First thing’s first: What is up with black men and anime like Dragon Ball Z? We’re just drawn to it for some reason. I can’t explain it. Also, what’s your favorite saga?
Brian Babylon: Well I don't know why black dudes like Dragon Ball Z. I remember when I would substitute teach the boys loved it and that's how I connected to them. For me favorite saga is [the Frieza one].
What kind of odd jobs did you have before standup became a paying gig?
Babylon: They weren't odd. I worked as a full time corporate dude from Untied Airlines to BET, and a multi media consultant.
You’re one of the most known Chicago based comedians. Had you ever tried doing standup in New York? Why is Chicago the better venue for you?

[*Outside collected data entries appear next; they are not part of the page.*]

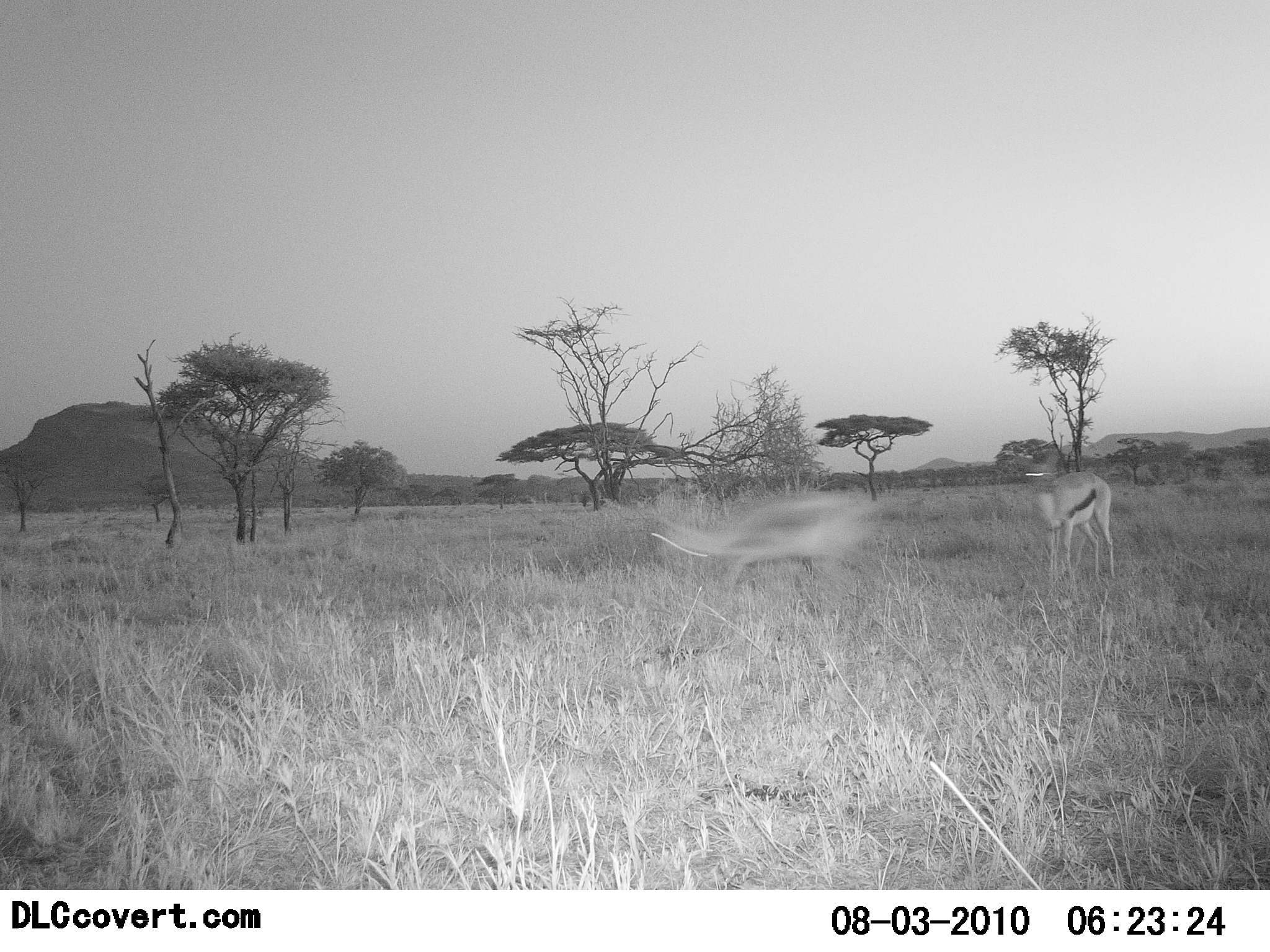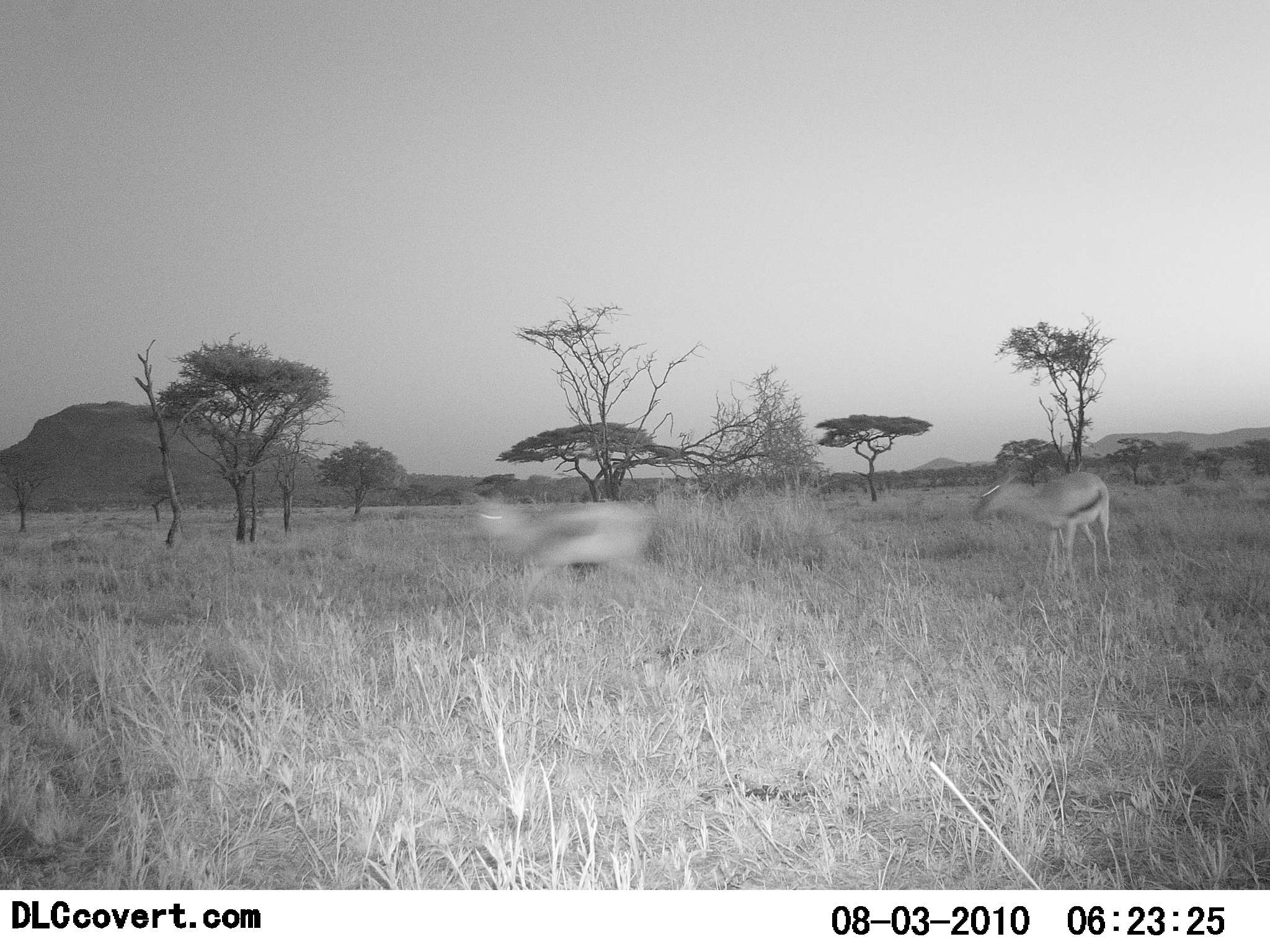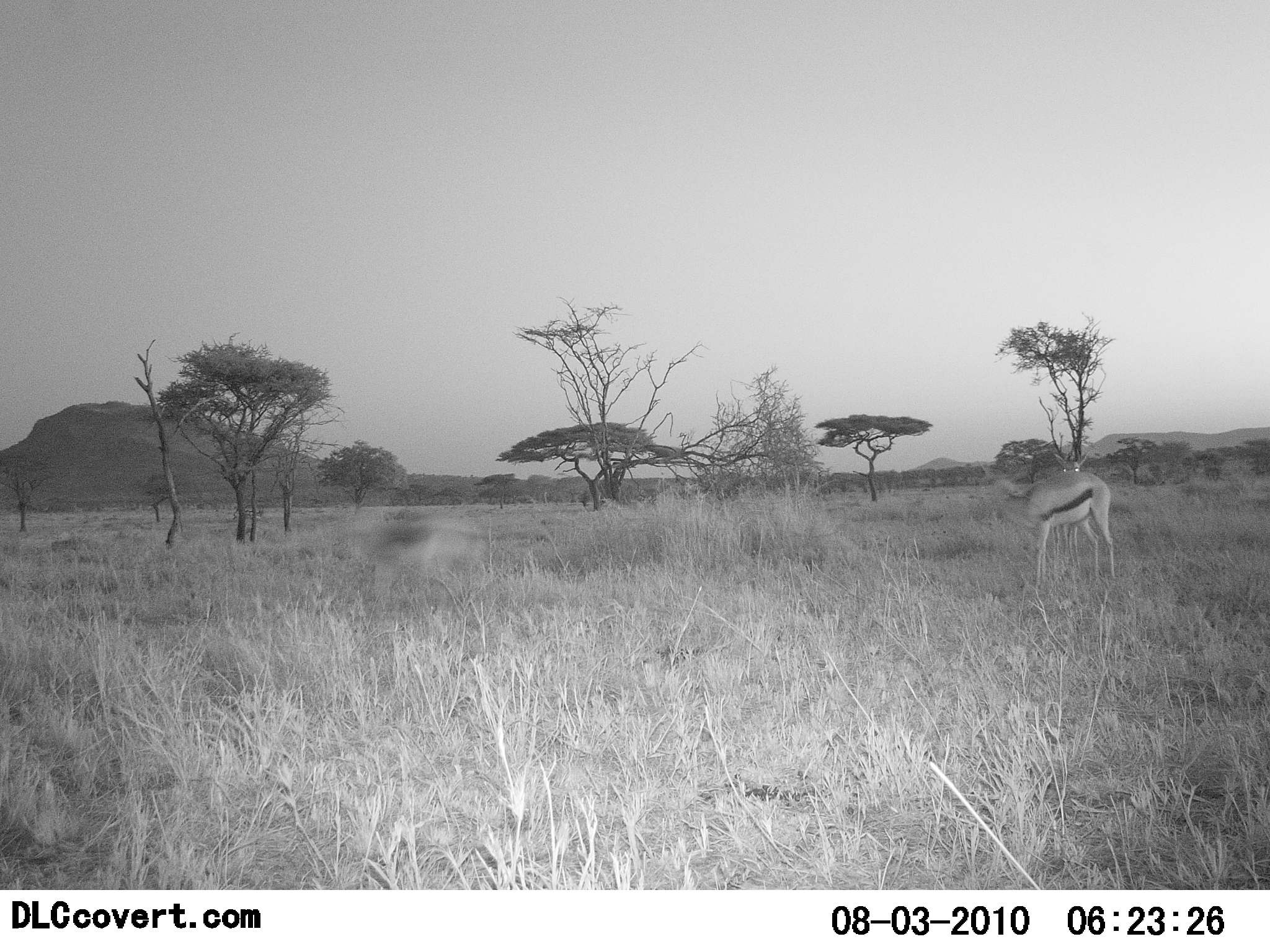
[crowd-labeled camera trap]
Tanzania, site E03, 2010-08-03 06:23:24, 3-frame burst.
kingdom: Animalia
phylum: Chordata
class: Mammalia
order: Artiodactyla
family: Bovidae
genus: Eudorcas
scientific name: Eudorcas thomsonii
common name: thomson's gazelle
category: gazellethomsons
Gazellethomsons (thomson's gazelle) (Eudorcas thomsonii), count 2. Behavior (volunteer vote fractions): standing 64%, resting 0%, moving 93%, interacting 0%. Young present (vote fraction): 0%. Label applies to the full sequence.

Babylon: I am from Chicago and for me when I started standup in Chicago it was in the renaissance era of stand up there and where many of the famous comics are from for example Hannibal Burress, TJ Miller, Kumail [Nanjiani], Lil Rel [Howery]and Deon Cole.

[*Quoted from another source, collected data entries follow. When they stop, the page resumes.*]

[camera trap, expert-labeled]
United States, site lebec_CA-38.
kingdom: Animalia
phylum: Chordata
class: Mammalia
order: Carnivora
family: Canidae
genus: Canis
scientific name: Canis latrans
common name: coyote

You have a commanding presence on stage, mostly because you’re a tall and confident. What was your path to finding your voice on stage?

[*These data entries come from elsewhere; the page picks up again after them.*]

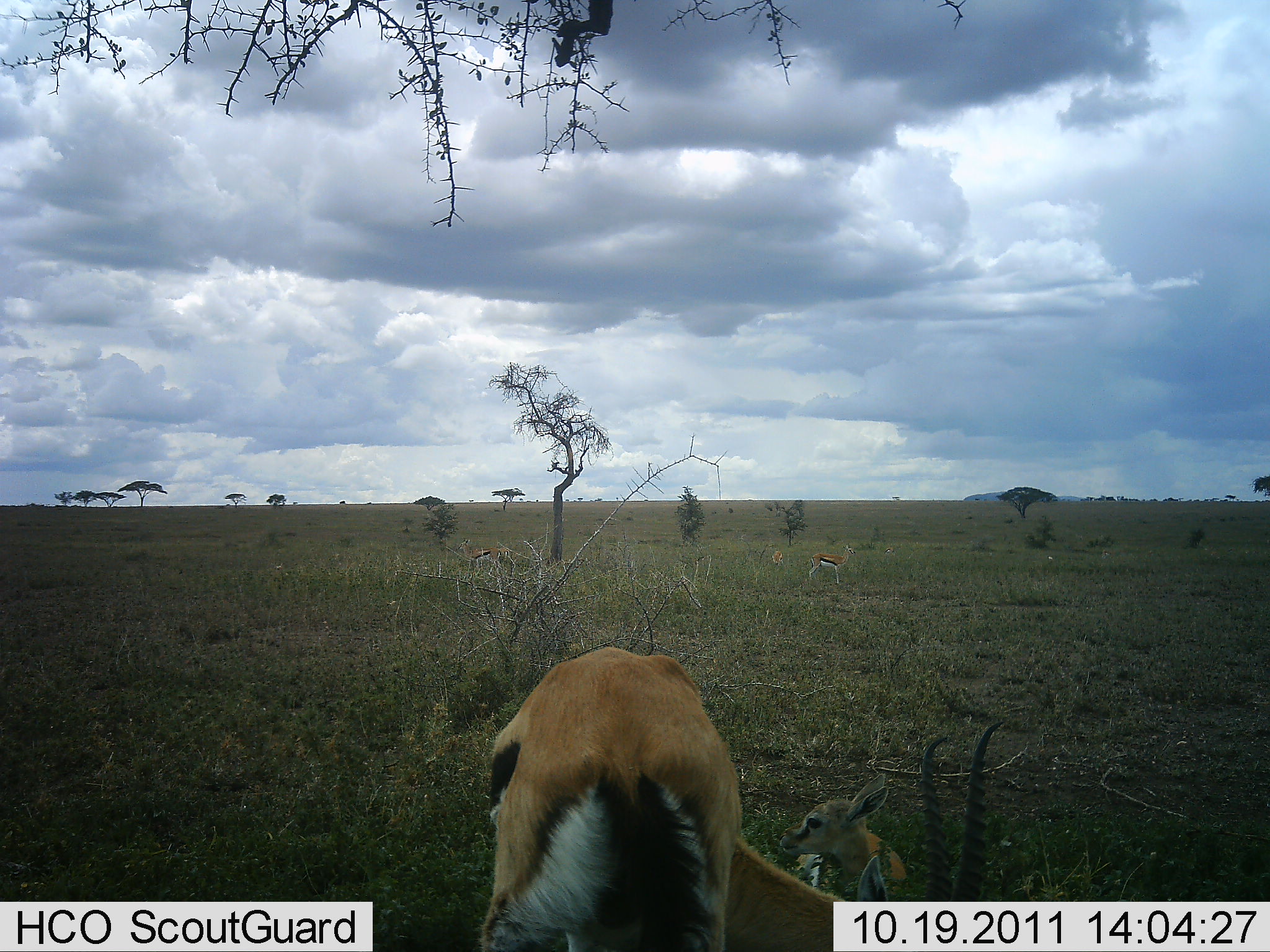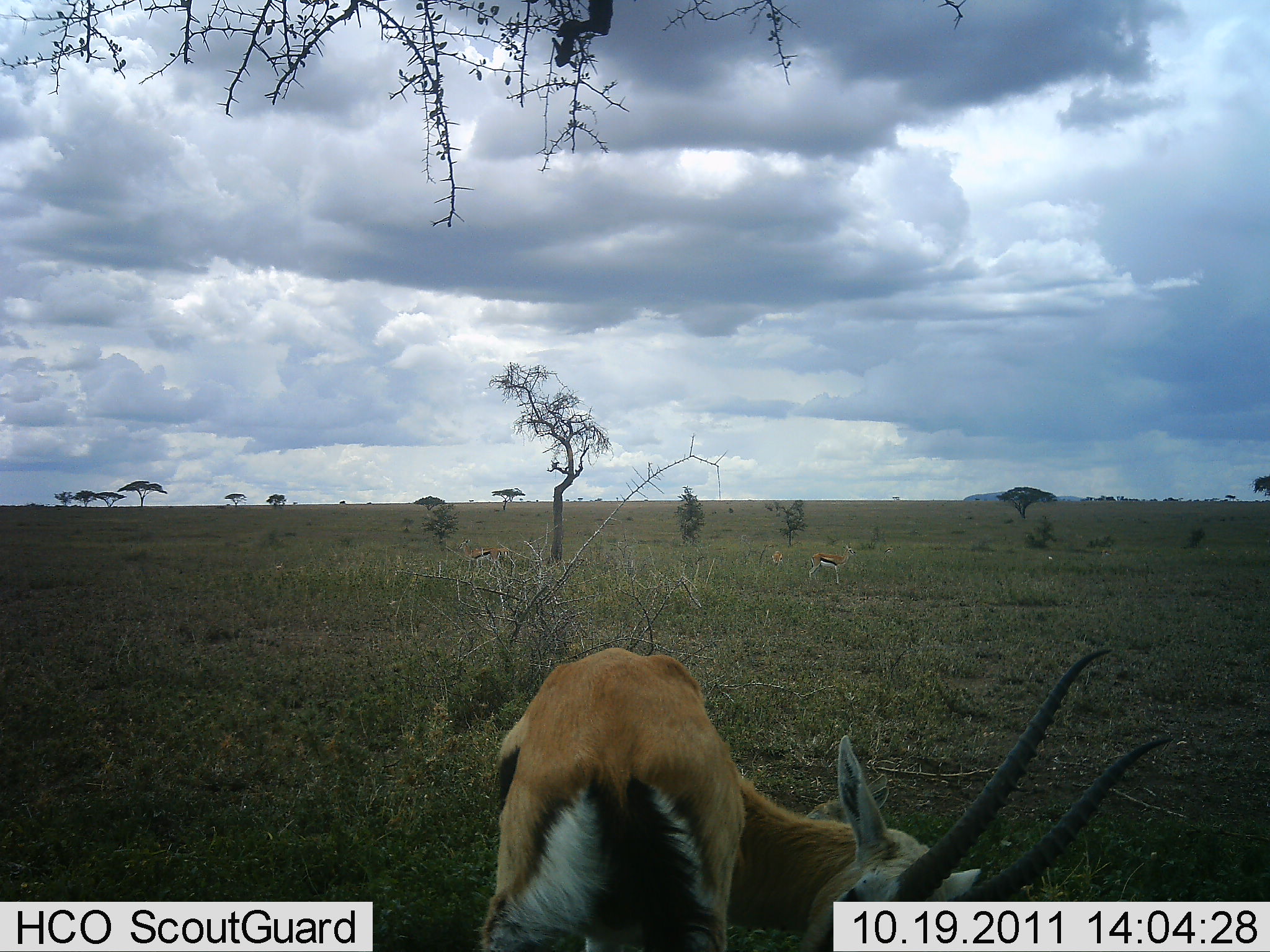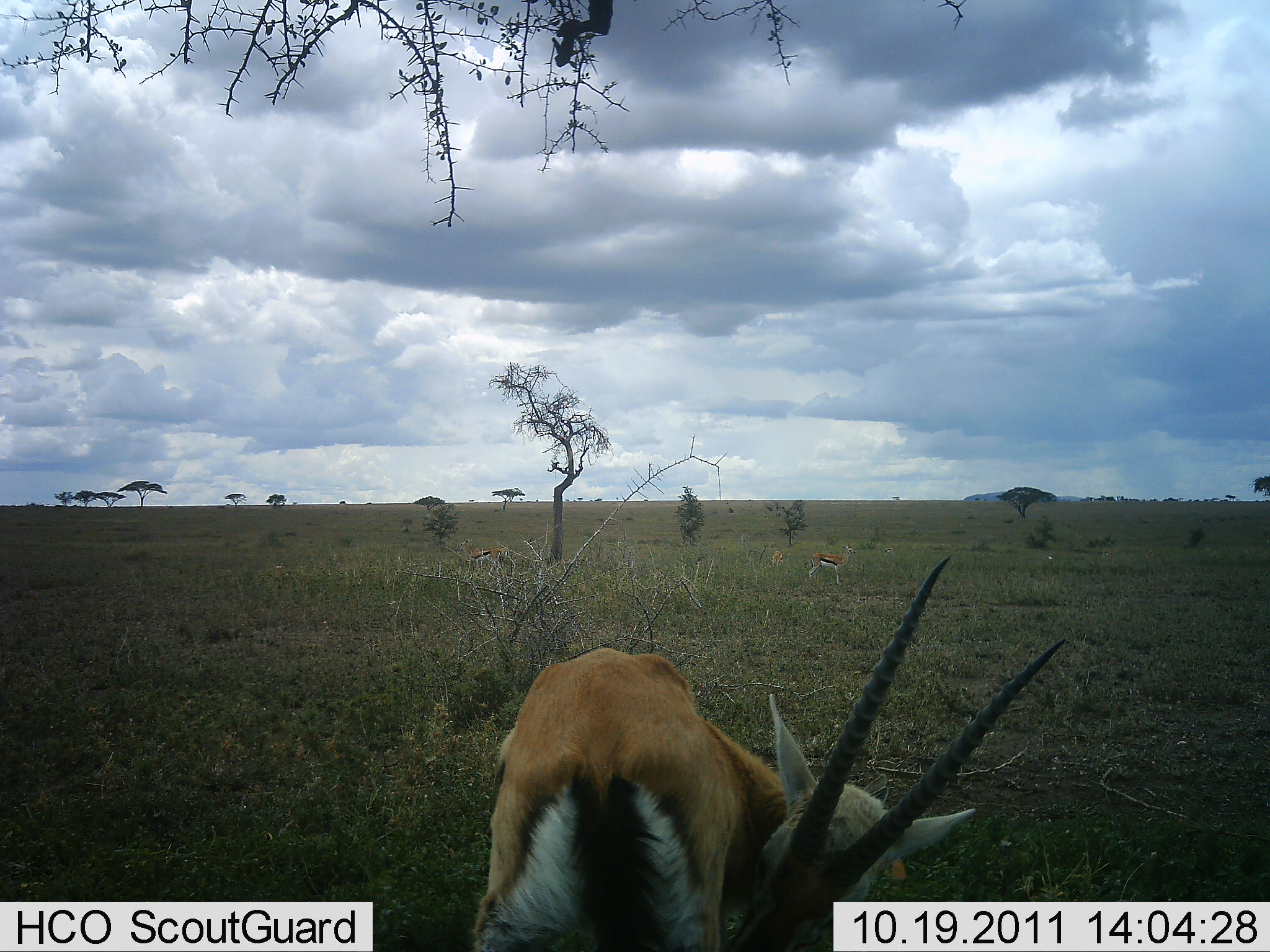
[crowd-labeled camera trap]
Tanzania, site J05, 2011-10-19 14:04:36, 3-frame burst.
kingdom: Animalia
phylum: Chordata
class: Mammalia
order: Artiodactyla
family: Bovidae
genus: Eudorcas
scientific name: Eudorcas thomsonii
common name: thomson's gazelle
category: gazellethomsons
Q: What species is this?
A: Gazellethomsons (thomson's gazelle) (Eudorcas thomsonii).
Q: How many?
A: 2.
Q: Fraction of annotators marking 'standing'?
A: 82%.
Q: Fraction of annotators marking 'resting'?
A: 27%.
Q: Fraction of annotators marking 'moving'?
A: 9%.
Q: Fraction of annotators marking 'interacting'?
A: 0%.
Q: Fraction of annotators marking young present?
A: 64%.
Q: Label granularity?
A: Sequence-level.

Babylon: My path goes back to starting in an urban/black comedy club called "Jokes and Notes" where the audience demanded stage presence from you.
Why now for your debut album?
Babylon: Because I could not wait any longer, it was time.
This is a substantial album with 16 tracks. I guess you were more than ready to get these jokes out into the world. Was it hard to pick and choose what bits made the cut?
Babylon: No, not really. A lot of these jokes had been floating around for a while just want to make sure the flow was good.
Have you been able to gather a following of your standup thanks to your appearances on NPR programs?
Babylon: Sure, it opens up my fan base and public radio fans are some of the best and most dedicated.
I’ve been featured on the radio and television and sometimes found it tough to censor myself. It’s not that I wanted to curse up a storm but I definitely couldn’t tell the jokes I wanted to or say stupid things. Now that you’re a face (or voice) of NPR, do you find it tough to balance what you say on stage and behind the mic?
Babylon: No, no filter the key is I’m just not an asshole.
I know you’ve worked with Hannibal Buress and Amy Schumer. Have you ever wanted to write for another comic or TV show?
Babylon: Of course. That’s always a goal to diversify the portfolio and diversify the cash flow.
They don’t know me but tell Peter Sagal and Bill Kurtis I said hi!
Babylon: I will for sure. I do the 20th Anniversary show is this month and we are really excited and make sure you look out for Bill Curtis's gourmet hot dogs, all prime cuts of meat. The best in the world!!!